Article publié le 26 novembre 2013

Il est temps de ne plus oublier la Guinée dans nos préoccupations écologiques...

Mai et Juin 2012. Mon premier voyage en Afrique subsaharienne l'a été en Guinée, dite Guinée-Conakry. Quatre pays portent ce nom dans le monde. Trois en Afrique de l'Ouest : la Guinée-Bissau, la Guinée-Conakry, la Guinée équatoriale et une en Océanie : la Nouvelle-Guinée, le pays des Papous...

J'ai surtout prospecté une partie de la Haute Guinée et quelque peu la Guinée forestière. Cette rencontre avec ce pays et ses deux régions fut bien différente de celles d'une quelconque région du Maroc, pays que je connais le mieux. Et ce à de nombreux égards...

 Né en Afrique

Je suis né à Casablanca, sur le continent africain, mais enfant je ne réalisais pas encore être déjà en Afrique.
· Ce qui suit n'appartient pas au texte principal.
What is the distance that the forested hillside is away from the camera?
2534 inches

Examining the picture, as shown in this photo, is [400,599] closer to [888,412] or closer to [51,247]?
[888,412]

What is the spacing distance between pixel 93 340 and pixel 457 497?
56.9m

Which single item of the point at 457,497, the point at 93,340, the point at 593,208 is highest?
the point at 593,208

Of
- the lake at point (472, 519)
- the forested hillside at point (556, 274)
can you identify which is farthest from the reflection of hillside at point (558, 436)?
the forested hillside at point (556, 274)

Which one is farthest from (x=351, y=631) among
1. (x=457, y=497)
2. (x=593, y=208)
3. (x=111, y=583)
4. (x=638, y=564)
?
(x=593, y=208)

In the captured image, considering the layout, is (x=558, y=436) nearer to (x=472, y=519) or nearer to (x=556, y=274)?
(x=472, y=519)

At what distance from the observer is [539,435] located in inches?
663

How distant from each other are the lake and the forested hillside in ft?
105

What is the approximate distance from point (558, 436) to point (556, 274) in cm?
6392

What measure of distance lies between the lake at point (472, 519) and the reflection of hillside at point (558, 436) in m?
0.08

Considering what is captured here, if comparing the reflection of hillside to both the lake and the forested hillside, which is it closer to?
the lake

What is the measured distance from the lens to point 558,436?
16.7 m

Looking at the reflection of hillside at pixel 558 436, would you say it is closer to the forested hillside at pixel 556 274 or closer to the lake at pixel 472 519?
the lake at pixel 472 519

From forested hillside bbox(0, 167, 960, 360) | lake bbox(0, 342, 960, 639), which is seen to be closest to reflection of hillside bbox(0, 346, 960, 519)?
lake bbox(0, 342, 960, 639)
L'absence d'une grande faune visible ou même d'une petite et moyenne faune abondante et diversifiée a retardé ma prise de conscience. Ce n'est, en effet, que plus tard, une fois devenu adulte et revenu à ma passion de jeunesse pour la faune africaine, que j'ai appris que le Maroc appartenait pleinement à l'Afrique. Un des derniers lions sauvages n'avait-il pas été abattu près de Taddert (versant nord de Tizi n'Tichka) en 1942 ? Le Guépard n'était-il pas encore une espèce relativement commune dans les années 50 et des traces de cette espèce n'ont-elles pas été repérées en 1994 dans le bas Drâa au sud-ouest d'Aouinet Torkoz ? Le Léopard, le Serval, le Caracal, le Ratel du Cap, la Hyène rayée, bien que très menacée et vivant sans doute ses dernières heures dans l'indifférence générale, ne sont-ils pas toujours des représentants de la faune marocaine ? Le Crocodile d'Afrique de l'Ouest (Crocodylus suchus) n'a t-il pas existé jusque dans les années 50 ? Et un long etc dénombrant un cortège d'espèces présentes toutes à la fois au Maroc et en Afrique subsaharienne, parfois jusqu'en Afrique du Sud !

 Guinée ! Guinée !

Certes, mais cette fois j'avais atterri dans un pays d'Afrique noire, un pays où une faune sauvage originelle ne manquerait pas d'être au rendez-vous...

 Guinée ! Guinée ! Enfin me voilà en Afrique noire, dans cette Afrique des grands félins, des hyènes, des hippopotames, des éléphants, des antilopes, des vautours, des crocodiles, des mambas, de la Vipère rhinocéros, du Python royal et de ce géant qu'est le Python de Sebae ! Cette Afrique aussi des cases, des boubous colorés, des rires, des hommes, mais aussi des femmes sans complexes inculqués et intériorisés. Là-bas, les Guinéens n'ont pas honte de leurs corps. Afrique mythique et pourtant bien réelle des fantasmes de mon enfance.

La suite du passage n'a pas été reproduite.